Hendrik Fischer

PhD Student in Applied Mathematics

About me

I am a PhD student at the Institute of Applied Mathematics at the Leibniz Universität Hannover. Besides, I am a member of the IRTG 2657 Computational Mechanics Techniques in High Dimensions (CoMeTeNd).

I am doing research on model-order reduction for fluid flows and fluid-structure interaction.

In many real-world applications in industry, as well as in academia, multiphysics and especially fluid-structure interaction (FSI) problems are of particular interest and thus a widespread research field in the applied mathematics community. Further, a variety of engineering and biomedical problems rely on the efficient simulation of FSI problems. For example, in the field of naval engineering the interaction between water and the ship’s hull is examined, in biomedicine the interaction between blood flow and the deformable blood vessels and in aeronautics the interaction between the airplane and the surrounding air is of interest.

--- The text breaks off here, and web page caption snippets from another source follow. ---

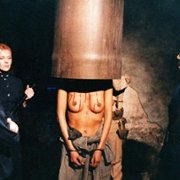 Przemoc w więzieniu dla kobiet - galeria zdjęć - filmweb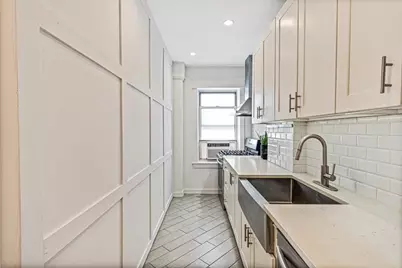 111-45 76th Avenue #B62, Forest Hills, NY 11375 - Photo 9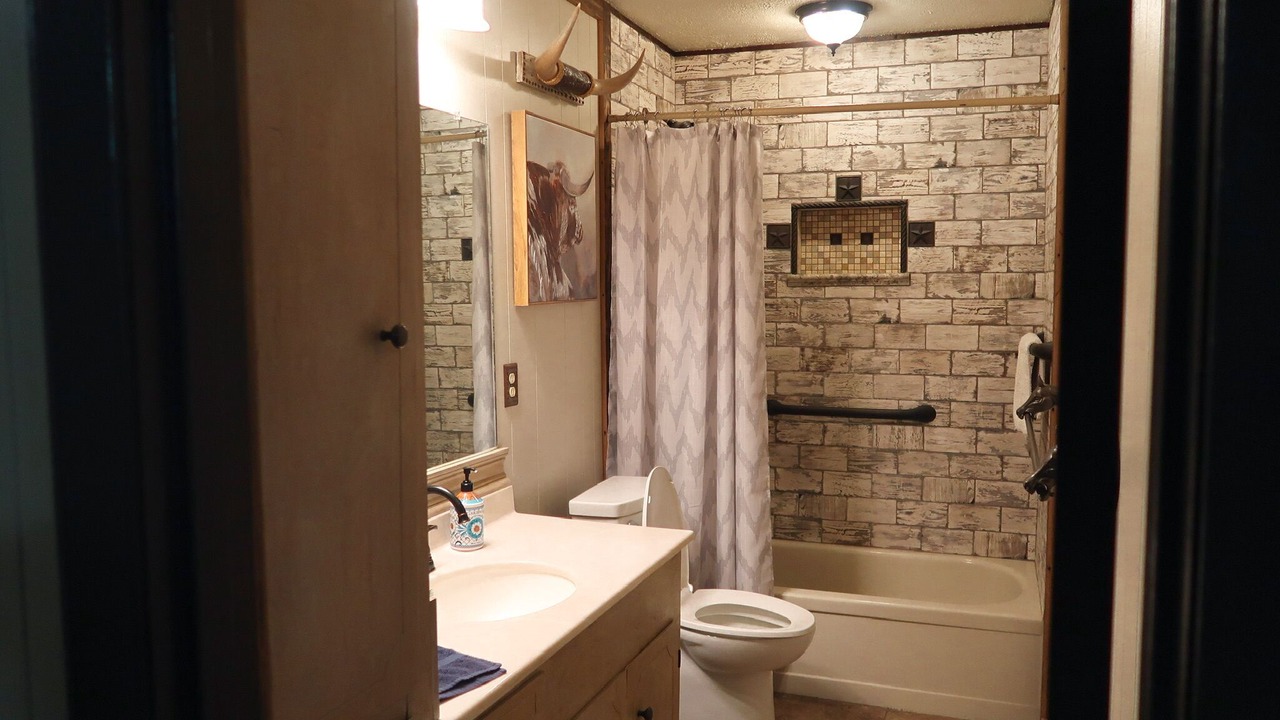 Photo of Bathroom in Webberville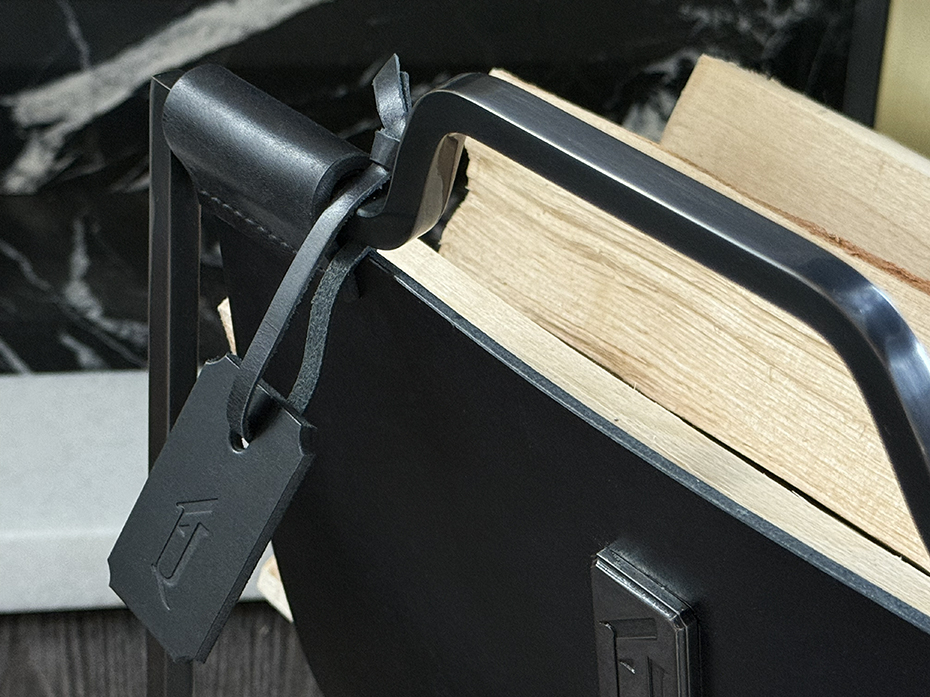 Дровница с кожаной вставкой FG-12061 чернёная латунь с полировкой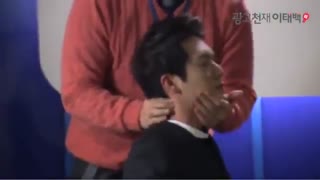 پشت صحنه های قسمت اول سریال نابغه تبلیغات * وقتی گردنِ جو هیون جه میگیره و... خدمات ماساژ سرِ صحنه*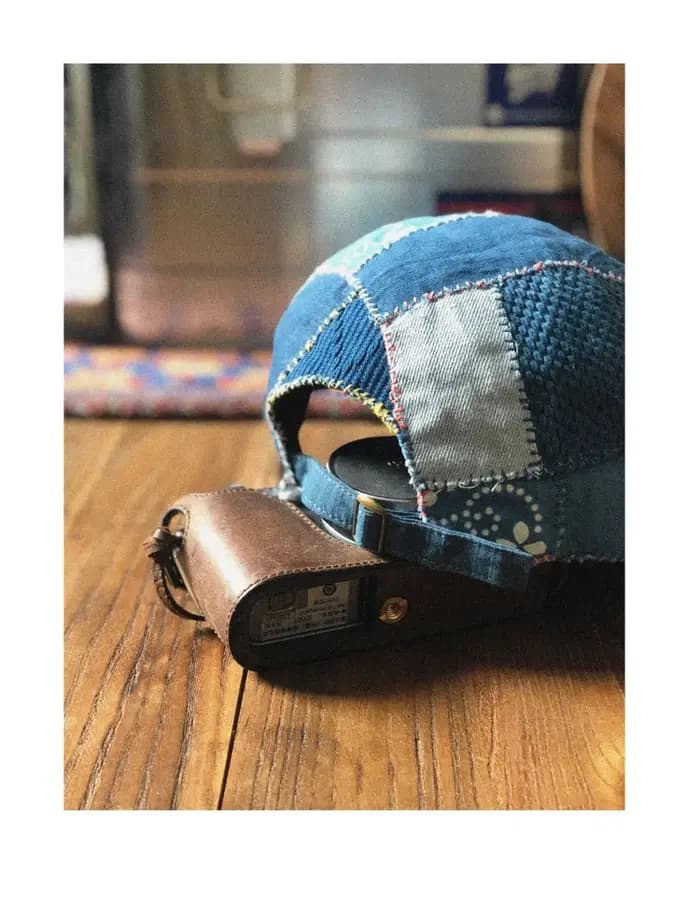 Nouveauté Casquette à visière courte en patchwork bleu teint à la main originale pour homme et femme Style vintage japonais Chapeau unisexe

All these problems can be modelled by parameterized partial differential equations. Nevertheless, its applications to design optimization, optimal control, realt-time simulation, parameter identification or state estimation requires the repeated evaluation of many different possible parameter configurations. And although the increase in computer power in the last decades makes it possible to exploit high performance computing (HPC) for high dimensional numerical simulations, even for modest-complexity problems, the computational and memory costs are unacceptably high.
These circumstances motivate the application of model order reduction (MOR) techniques on the premise of a large computational speedup to satisfy these demands. In my work, I am mainly engaged in the application of projection-based reduced basis methods (RBM).